▶ **What needs to be done**: Please convert everything from the line containing "From the snapshot" down to the line containing "4. the sweatshirt sleeve at (x=76, y=160)" into a two-column CSV with the headers input and output. Put the text under input and its answer under output, with each field quoted and line breaks replaced by spaces.

** start **

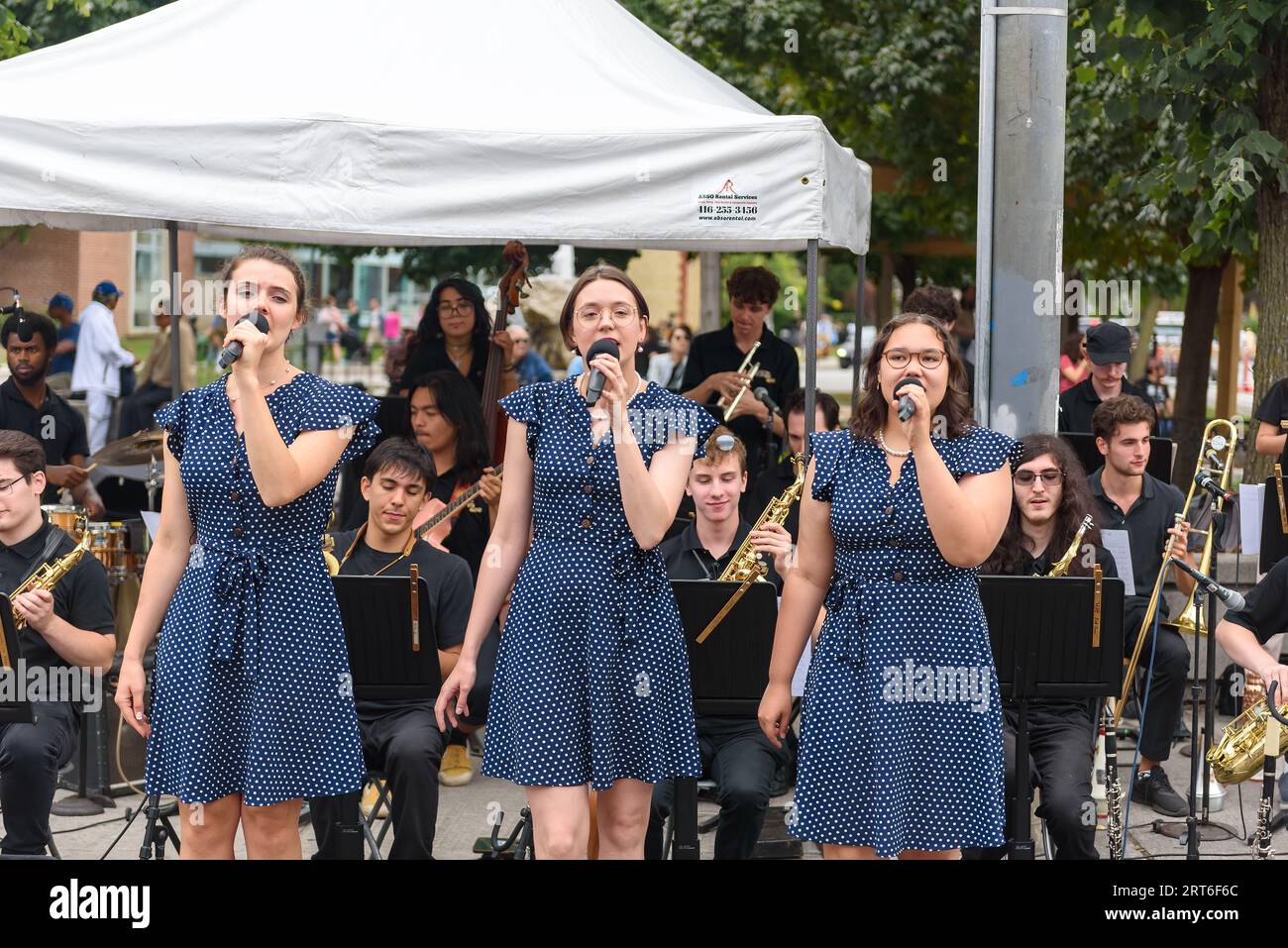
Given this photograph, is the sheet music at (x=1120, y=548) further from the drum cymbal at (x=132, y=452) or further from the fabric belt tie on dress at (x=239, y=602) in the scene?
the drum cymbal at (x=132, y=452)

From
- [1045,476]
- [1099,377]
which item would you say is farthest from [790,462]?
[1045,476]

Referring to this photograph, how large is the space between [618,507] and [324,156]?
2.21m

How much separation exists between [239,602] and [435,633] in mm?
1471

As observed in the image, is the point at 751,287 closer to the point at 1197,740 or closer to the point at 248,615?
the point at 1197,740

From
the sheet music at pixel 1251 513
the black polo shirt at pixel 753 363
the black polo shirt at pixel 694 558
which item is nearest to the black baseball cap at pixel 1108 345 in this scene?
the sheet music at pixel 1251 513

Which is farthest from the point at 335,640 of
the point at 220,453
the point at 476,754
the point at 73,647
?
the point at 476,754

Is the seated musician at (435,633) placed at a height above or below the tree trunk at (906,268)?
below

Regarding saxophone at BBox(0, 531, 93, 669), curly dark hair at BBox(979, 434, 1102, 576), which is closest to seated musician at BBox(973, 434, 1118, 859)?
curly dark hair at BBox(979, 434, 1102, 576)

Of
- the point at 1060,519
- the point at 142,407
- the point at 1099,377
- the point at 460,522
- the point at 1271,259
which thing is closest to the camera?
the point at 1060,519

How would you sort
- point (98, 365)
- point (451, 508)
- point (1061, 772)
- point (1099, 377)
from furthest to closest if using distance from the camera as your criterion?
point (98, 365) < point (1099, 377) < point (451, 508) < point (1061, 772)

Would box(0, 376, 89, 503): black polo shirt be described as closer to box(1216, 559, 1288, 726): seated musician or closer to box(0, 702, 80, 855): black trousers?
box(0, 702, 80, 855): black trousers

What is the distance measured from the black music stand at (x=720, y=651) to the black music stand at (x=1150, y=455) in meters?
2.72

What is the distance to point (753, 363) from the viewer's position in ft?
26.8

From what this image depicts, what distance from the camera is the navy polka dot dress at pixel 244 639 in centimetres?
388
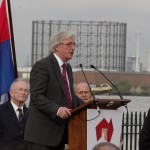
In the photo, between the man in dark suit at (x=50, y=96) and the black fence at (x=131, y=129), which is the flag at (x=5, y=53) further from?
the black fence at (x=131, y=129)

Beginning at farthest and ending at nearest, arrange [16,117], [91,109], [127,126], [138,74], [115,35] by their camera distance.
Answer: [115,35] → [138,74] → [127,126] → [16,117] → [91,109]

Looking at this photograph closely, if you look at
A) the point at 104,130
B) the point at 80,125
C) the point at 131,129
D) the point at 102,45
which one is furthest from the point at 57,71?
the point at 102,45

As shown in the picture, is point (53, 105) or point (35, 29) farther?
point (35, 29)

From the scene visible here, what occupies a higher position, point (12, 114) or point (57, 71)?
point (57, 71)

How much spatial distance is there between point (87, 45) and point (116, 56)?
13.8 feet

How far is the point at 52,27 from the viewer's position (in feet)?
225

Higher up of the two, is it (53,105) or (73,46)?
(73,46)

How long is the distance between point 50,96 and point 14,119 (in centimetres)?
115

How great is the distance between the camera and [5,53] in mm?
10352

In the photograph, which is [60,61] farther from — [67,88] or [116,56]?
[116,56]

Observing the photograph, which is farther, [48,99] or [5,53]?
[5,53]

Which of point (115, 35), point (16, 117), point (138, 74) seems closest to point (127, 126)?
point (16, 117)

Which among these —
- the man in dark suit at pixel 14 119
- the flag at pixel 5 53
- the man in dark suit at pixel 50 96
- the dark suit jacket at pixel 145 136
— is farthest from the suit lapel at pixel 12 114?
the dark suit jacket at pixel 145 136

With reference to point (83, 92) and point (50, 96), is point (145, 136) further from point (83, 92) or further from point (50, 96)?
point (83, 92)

** end **
** start **

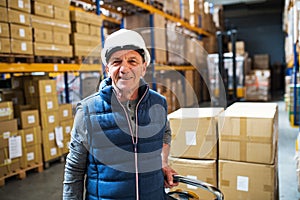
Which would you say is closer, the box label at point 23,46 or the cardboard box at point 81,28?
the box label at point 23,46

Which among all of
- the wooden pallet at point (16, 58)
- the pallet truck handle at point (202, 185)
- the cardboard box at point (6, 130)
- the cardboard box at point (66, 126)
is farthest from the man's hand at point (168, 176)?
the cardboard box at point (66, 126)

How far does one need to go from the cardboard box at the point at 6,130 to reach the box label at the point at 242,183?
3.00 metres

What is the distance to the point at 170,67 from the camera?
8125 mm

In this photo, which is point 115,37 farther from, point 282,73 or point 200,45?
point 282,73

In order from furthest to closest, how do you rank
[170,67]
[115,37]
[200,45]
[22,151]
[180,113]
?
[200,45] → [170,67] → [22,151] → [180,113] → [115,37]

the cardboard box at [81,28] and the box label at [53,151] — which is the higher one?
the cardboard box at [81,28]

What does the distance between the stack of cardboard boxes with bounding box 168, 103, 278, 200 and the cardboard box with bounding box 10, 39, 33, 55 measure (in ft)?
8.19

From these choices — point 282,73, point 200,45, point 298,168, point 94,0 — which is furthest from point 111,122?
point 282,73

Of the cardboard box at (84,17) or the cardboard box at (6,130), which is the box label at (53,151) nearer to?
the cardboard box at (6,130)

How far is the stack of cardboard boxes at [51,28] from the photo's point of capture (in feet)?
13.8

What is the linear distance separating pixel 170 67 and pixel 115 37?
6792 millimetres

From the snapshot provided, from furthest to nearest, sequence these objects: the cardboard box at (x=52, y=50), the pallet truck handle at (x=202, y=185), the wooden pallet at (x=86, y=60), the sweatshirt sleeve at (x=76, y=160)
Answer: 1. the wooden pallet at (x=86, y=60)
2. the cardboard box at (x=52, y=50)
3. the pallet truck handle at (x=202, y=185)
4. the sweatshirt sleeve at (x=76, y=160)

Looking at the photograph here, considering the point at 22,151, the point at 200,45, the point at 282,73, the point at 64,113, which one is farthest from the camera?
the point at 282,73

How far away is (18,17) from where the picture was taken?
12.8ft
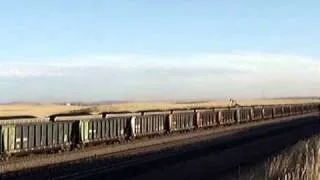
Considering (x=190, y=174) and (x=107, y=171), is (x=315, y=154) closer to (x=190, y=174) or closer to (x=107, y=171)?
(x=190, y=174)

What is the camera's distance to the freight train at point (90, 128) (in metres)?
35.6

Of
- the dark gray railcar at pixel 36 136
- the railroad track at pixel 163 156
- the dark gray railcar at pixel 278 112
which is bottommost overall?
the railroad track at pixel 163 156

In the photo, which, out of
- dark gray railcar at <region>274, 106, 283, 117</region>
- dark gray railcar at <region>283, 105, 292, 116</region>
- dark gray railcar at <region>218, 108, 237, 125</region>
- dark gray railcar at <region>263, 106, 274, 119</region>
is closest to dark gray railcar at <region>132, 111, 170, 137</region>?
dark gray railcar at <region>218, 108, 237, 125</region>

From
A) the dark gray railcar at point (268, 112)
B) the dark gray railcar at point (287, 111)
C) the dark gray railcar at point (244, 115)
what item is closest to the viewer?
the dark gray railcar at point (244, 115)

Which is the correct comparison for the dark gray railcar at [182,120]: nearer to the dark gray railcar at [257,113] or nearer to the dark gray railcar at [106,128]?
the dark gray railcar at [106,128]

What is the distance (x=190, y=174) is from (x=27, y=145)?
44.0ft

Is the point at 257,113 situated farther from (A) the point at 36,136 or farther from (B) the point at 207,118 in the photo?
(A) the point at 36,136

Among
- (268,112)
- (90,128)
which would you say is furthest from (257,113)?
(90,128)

** end **

▶ **Full answer**:
input,output
"From the snapshot provided, from furthest to nearest, sequence these objects: the cardboard box at (x=52, y=50), the pallet truck handle at (x=202, y=185), the wooden pallet at (x=86, y=60), the sweatshirt sleeve at (x=76, y=160) Answer:","1. the wooden pallet at (x=86, y=60) 2. the cardboard box at (x=52, y=50) 3. the pallet truck handle at (x=202, y=185) 4. the sweatshirt sleeve at (x=76, y=160)"